Was wäre der Tanz im Nachkriegsdeutschland ohne die Internationale Sommerakademie in Köln gewesen? Seit 1957 war sie ein Mekka der Tanzkunst in der jungen BRD. Hier traf der klassisch akademische Tanz auf die Neoklassik, das Erbe des Neuen Deutschen Tanzes auf die amerikanischen Strömungen des Modern Dance. Und mittendrin Peter Appel. 30 Jahre lang gab er jungen Tänzer*innen neue Impulse, half größere Zusammenhänge zu sehen, Technik ganz in Tanz und Kunst zu weben. Er baute Brücken, verband Tanzschaffende diesseits und jenseits der Mauer wie kein anderer seiner Generation. Bei ihm wurden keine Persönlichkeiten gebrochen! Er war damit seiner Zeit einen großen Schritt voraus. Sein Credo lautete: „Wir haben das Rüstzeug, Aufrichtigkeit und innere Haltung für den Tänzer innerhalb des Beruf wie auch fürs Leben zu erhalten“.
Und natürlich keine Stunde bei Peter Appel ohne George Balanchine, Mister B: schon als Aspirant kam er mit seinem Werk in Berührung, ihn persönlich traf er in Berlin, Köln und Zürich. Er hat nie vergessen, wie Balanchine zu ihm sagte: „nicht böse sein, wenn sie es nicht können, du musst sie dahin bringen“ - das und weitere Anmerkungen haben sein Leben verändert.
John Neumeier holte ihn 1976 nach Hamburg unter anderem zum Aufbau der Hamburger Ballettschule. Wie einst Sonia Gaskell hatte auch er ein Auge für Talente so z.B. Stefanie Arndt. Sein Einsatz war unermüdlich. Früh die Arbeit mit der Kompanie, nachmittags die Schule, abends weiter mit der Kompanie. Und John Neumeier meinte: unglaublich wie er die Kompanie zusammenhält.
Heinz Spoerli holte ihn 1979 zurück nach Basel und half das Basler Ballett zu Weltruhm zu führen. 25 Jahre durch Hoch und Tief, in Basel, Düsseldorf und Zürich. Das war Kontinuität. Und er hatte Zeit Generationen von Tänzer*innen zu begleiten, wie z.B. Martin Schläpfer, Sylviane Bayard, Simona Noja, Ilja Louwen und viele mehr zu fördern und prägen.

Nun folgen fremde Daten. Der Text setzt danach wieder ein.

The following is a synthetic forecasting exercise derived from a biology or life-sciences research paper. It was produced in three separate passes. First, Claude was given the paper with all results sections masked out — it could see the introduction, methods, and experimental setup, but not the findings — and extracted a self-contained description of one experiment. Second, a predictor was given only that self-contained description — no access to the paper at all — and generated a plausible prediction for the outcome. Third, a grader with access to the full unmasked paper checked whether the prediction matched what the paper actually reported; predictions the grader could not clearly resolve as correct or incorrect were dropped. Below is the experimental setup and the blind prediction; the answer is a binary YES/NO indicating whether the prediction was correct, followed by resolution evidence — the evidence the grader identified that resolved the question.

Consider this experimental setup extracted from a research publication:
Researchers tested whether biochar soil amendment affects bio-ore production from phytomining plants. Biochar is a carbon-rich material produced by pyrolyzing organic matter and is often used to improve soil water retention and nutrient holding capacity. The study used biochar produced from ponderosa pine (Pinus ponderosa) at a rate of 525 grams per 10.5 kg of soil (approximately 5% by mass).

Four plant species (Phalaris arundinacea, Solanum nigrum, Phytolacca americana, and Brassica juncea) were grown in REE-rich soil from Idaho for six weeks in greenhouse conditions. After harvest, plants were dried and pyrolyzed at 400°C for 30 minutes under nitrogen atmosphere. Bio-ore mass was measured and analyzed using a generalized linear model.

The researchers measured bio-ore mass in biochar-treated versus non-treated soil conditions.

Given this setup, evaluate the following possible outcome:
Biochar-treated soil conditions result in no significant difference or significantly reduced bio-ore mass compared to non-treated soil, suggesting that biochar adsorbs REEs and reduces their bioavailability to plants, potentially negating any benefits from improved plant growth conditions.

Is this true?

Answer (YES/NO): NO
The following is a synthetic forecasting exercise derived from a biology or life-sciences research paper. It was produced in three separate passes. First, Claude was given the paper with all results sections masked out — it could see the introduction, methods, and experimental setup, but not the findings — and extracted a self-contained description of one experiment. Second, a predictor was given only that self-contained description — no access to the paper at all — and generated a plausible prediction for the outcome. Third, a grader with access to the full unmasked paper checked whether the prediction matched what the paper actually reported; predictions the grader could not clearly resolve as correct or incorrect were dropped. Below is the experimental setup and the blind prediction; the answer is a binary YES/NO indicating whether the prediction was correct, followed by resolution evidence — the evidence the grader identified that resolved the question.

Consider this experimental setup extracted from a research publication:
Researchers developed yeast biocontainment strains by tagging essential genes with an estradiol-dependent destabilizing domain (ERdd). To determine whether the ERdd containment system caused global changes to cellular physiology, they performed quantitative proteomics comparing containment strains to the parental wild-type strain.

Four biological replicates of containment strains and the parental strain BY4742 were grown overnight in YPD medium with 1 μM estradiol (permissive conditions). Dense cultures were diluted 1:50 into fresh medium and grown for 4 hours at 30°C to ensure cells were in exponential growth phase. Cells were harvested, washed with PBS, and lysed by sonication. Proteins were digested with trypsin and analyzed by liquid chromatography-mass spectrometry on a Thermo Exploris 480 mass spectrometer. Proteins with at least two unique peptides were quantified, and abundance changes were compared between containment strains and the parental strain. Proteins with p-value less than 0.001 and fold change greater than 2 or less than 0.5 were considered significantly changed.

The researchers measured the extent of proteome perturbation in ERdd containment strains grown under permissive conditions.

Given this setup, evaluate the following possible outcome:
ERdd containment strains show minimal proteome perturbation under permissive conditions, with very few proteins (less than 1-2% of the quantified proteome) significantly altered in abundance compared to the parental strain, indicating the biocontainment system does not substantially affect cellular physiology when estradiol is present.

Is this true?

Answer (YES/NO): YES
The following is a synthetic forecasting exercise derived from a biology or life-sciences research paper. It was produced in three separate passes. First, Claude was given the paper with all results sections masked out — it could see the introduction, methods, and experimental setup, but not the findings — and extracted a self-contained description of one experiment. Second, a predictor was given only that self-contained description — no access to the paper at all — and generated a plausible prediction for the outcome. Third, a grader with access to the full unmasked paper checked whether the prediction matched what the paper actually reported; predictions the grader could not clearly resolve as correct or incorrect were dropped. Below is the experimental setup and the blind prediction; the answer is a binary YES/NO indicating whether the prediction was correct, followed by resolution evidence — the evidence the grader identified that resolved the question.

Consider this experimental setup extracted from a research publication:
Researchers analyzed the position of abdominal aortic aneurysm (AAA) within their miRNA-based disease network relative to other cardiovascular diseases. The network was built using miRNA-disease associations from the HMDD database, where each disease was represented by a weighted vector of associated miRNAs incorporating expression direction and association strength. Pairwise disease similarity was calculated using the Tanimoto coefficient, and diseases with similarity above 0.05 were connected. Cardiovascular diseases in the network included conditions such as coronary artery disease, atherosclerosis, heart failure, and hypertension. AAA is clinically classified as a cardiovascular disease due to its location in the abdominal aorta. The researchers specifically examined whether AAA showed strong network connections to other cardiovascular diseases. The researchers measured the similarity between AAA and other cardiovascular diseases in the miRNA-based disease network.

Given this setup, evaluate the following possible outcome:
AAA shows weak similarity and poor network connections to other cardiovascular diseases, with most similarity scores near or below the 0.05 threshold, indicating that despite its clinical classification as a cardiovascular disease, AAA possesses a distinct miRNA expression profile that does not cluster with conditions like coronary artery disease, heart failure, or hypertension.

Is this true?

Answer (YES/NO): YES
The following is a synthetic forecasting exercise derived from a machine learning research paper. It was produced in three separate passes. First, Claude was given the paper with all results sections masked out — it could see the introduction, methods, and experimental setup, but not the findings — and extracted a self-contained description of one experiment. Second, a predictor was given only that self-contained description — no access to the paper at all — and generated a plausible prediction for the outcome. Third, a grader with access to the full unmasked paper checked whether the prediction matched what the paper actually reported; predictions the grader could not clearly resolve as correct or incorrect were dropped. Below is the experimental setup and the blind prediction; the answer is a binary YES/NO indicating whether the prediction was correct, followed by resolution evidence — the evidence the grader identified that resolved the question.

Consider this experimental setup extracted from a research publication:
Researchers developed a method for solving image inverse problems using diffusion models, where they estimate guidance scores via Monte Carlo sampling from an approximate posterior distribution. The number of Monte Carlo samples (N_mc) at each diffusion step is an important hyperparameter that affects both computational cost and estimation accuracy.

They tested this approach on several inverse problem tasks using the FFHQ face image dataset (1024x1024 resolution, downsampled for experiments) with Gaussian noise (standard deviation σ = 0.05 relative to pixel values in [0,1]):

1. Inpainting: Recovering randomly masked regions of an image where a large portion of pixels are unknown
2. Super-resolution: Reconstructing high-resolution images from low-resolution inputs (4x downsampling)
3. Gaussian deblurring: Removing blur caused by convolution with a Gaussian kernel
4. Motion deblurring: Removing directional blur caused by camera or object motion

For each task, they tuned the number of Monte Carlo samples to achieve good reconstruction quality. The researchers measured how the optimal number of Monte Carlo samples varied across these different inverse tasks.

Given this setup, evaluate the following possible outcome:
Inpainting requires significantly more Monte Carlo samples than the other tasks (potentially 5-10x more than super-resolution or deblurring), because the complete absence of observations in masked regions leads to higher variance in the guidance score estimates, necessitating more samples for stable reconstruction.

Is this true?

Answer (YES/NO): YES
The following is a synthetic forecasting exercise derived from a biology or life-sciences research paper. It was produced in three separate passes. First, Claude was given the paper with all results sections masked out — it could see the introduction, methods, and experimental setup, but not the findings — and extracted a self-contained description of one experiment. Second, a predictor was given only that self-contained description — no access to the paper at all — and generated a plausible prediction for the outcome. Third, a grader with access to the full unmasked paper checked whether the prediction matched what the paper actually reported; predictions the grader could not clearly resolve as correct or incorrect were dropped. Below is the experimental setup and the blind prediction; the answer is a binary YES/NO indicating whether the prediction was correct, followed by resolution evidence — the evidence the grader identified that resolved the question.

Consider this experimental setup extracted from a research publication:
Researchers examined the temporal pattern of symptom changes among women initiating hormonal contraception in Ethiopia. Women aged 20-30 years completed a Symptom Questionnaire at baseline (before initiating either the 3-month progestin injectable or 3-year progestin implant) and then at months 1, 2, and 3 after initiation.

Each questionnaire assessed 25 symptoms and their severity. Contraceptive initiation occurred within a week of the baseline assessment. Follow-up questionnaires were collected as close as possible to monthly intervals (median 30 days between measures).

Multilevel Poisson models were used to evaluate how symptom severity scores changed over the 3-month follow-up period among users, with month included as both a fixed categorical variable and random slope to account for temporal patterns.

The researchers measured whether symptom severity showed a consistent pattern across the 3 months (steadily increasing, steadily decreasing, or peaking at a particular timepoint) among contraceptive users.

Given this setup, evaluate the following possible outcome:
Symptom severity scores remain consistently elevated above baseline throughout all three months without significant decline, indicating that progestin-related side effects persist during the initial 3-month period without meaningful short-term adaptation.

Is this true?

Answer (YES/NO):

Seinen erfüllten Lebensabend verbrachte er in Rebstein, im St. Gallischen Rheintal, nahe des Bodensees. Seine Passion zu lesen, Musik zu hören und sich mit tagesaktuellen Themen auseinanderzusetzen, mit seinen Nachbarn zu plaudern und über das Leben zu philosophieren blieb ihm bis zuletzt erhalten.
Nun ist er ist letzten Donnerstag in seiner Wahlheimat, der Schweiz von uns gegangen. Ohne ihn hätte ich die ersten Jahre am Theater nicht überlebt. Die psychischen wie physischen Verletzungen, denen man jeden Tag im Theateralltag ausgesetzt war, konnte nur ein Mensch wie Peter Appel ‚heilen‘.
Es bleibt die tiefe Verneigung und der Dank für das Lebenswerk, sein Wissen an die nächste Generation weiterzugeben, die Erinnerung lebendig zu halten mit seinem Lachen als ein nichtversiegender Quell an Freude und Inspiration für den Menschen. Ich wünsche Dir gute Reise, lieber Peter. Du wirst uns fehlen!